Positive and Negative Space. So basic, yet so important.

Cookies

I’d like you to imagine that you are are a baker who is itching to make a fresh batch of cookies.

You’ve prepared your dough, and have proceeded to roll it as a flat sheet on the table. The next step, is to take out your forms and cut out the cookie shapes.

Tell me, how would you go about in cutting up your cookies?
Would you try and carefully place the forms tightly together in order to not waste dough?
Would you space them out evenly according to a certain standard so they don’t expand into each other in the oven?
Would you cut them up without a care in the world because you’re just going to re-roll and reuse the residual dough anyway?

In the context of design, the parts within the cookie outlines are positive spaces and the residual dough themselves are negative spaces.

Positive spaces are spaces where people settle down and dwell, like rooms and gathering areas.
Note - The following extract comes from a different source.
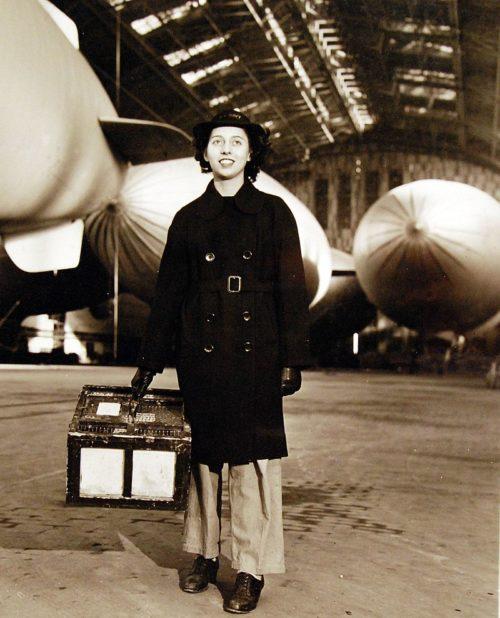 Погрузка голубей в самолет для тренировок. 15 февраля 1944 г.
They are useful by nature of their, well, use. Negative spaces are either circulation spaces or spaces that have no set use – like that awkward unutilized corner in a triangular room.

As designers, you want to make sure you minimize the amount of useless negative space. Space is a scarce commodity – so it’s only responsible to use it well. That doesn’t mean to try and have absolutely no negative space, as that could be disastrous. Imagine a school without hallways or open spaces of any sort. People would need to pass through each and every classroom, disrupting lectures in order to go take a pee. Positive and Negative space aren’t inherently bad – it’s all a matter of putting them smartly together.